Exercises for After Cesaria

Exercises for After Cesaria

The exercises after the section serve to strengthen the abdomen and to combat the sagging of the belly. They can be started approximately 6 weeks after the birth of cesaria since the doctor has released the practice exercises and the healing is good.

Exercises for After Cesaria

Exercises after childbirth should be started slowly and gradually and there are some gyms that allow the classroom to be accompanied by baby.
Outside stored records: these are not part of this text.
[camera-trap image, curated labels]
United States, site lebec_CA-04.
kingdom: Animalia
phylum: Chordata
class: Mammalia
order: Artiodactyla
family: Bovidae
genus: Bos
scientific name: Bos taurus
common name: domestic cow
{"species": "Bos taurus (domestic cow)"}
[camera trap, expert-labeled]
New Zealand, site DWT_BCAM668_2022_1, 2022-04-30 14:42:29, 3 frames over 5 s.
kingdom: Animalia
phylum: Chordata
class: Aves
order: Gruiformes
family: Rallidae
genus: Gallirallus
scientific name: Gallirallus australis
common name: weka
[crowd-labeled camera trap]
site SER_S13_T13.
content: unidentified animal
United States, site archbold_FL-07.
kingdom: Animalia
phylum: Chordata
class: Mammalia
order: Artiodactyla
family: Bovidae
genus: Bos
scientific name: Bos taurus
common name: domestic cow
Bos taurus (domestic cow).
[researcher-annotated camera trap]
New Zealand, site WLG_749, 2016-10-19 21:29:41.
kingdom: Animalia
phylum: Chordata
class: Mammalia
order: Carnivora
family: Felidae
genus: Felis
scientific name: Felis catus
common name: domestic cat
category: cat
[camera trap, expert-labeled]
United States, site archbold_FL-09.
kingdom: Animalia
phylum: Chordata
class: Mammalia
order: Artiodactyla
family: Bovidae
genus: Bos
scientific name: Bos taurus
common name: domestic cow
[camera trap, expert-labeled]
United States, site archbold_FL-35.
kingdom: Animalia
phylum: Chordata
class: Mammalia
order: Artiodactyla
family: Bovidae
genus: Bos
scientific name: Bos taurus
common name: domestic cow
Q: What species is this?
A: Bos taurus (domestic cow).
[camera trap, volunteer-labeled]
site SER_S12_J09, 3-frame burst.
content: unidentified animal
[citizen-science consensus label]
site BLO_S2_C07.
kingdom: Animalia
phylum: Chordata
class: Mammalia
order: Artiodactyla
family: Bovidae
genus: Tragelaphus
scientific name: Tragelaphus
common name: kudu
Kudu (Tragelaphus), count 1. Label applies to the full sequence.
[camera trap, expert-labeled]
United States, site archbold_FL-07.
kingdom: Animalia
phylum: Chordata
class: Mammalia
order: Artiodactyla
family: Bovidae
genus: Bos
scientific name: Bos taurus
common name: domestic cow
Step-by-step exercises to do at home after the cesarean section

After the permission the doctor to start the physical activity, check out here some exercises postpartum cesária that you can do at home:

Exercise 1

Watch the video to learn how to do:

Exercise 2

Lying belly up with the legs and arms straight, bend the knees and lift the hips from the floor, keeping your hands on the ground, for 15 seconds.

Exercise 3

Lying on side with legs straight and without pillow, to raise the higher they get one of the legs, without bending the knee for 5 seconds, lowering slowly. Do the exercise for the other leg.

Exercise 4

Lying belly up with legs and arms outstretched and without a pillow, to raise the higher they get the two legs together, without bending the knees for 5 seconds, lowering slowly.

Exercise 5

Lying belly up, without a pillow, with legs bent and arms straight, raise the trunk as high as you can, looking up, for 5 seconds, lowering slowly.

Exercise 6

Supported with the elbows and the knees on the floor and your back straight, contract the belly, during 10 seconds. This time should be increased each week until you reach 1 minute. For example, in the first week to 5 seconds, in the second week, 10 seconds, in the third week, 20 seconds and so on.

You can do 3 sets of 20 repetitions for each exercise about 2 to 3 times per week. However, it is important not to do exercises which are too heavy to stay more than 1 hour in the gym and spend no more than 400 calories because it can decrease milk production.

These exercises post childbirth can be accompanied walks, stretching exercises of the arms and legs, running, bodybuilding, Pilates, yoga or gymnastics located because they promote caloric expenditure, improve blood circulation and help with weight loss.

The exercises in the water such as swimming and water aerobics should only be started after the release of the obstetrician, by the age of 30 to 45 days after delivery, because that is when the cervix is already properly closed, avoiding the risk of infections.